Metabolite Structure Assignment Using <i>in silico</i> NMR and Collision Cross Section (CCS) Techniques

A major challenge for Metablomic analyses is obtaining a comprehensive and unambiguous identification of detected metabolites. Among metabolomics techniques, NMR spectroscopy is a sophisticated, powerful and generally applicable spectroscopic tool that can be used to deduce the correct structure of newly isolated biogenic molecules. However, accurate structure prediction using NMR techniques depends on how much conformational space of a particular compound is considered. It is intrinsically challenging to calculate NMR chemical shifts using high level DFT when the conformational space of a metabolite is extensive. In this work, we developed NMR chemical shift calculation protocols using a machine learning model in conjunction with the standard DFT methods. The pipeline encompasses the following steps: (1) conformation generation using a force field (FF) based method, (2) filtering the FF generated conformations using the ASE-ANI machine learning model, (3) clustering of the optimized conformations based on structural similarity to identify chemically unique conformations, (4) DFT structural optimization of the unique conformations and (5) DFT NMR chemical shift calculation. This protocol can calculate the NMR chemical shifts of a set of molecules using any available combination of DFT theory, solvent model, and NMR-active nuclei, using both user-selected reference compounds and/or linear regression methods.
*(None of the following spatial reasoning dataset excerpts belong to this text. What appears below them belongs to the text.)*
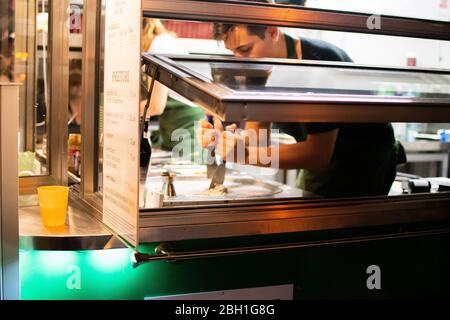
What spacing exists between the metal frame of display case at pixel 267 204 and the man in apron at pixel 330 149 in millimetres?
414

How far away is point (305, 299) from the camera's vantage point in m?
2.19

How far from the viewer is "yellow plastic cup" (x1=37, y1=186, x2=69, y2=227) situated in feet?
6.29

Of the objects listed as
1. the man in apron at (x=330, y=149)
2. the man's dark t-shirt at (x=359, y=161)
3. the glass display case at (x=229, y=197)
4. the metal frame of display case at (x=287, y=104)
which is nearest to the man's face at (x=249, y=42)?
the man in apron at (x=330, y=149)

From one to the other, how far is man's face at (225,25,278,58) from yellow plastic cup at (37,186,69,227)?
3.71 ft

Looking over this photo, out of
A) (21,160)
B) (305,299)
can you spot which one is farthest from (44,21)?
(305,299)

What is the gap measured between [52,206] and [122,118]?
1.57 ft

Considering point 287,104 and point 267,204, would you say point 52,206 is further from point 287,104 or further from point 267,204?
point 287,104

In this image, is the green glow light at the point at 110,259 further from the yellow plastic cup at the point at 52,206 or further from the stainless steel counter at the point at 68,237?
the yellow plastic cup at the point at 52,206

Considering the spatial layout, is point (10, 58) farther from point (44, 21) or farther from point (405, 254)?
point (405, 254)

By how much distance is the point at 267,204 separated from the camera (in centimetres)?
203

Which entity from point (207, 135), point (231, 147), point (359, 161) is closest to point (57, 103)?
point (207, 135)

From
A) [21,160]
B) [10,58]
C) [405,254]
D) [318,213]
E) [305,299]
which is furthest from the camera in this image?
[21,160]

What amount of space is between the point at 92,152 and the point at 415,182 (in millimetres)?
1340

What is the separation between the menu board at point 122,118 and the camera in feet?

Our protocol reduces the overall computational time yet matches experimental structural observations. The complete protocol is designed in such a manner that makes the computation of chemical shifts tractable for large number of conformationally flexible metabolites. Time permotting we will discuss recent work computing collisional cross section (CCS) values obtained from ion mobility coupled to mass spectrometry (IM - MS) studies using a related in silico protocol.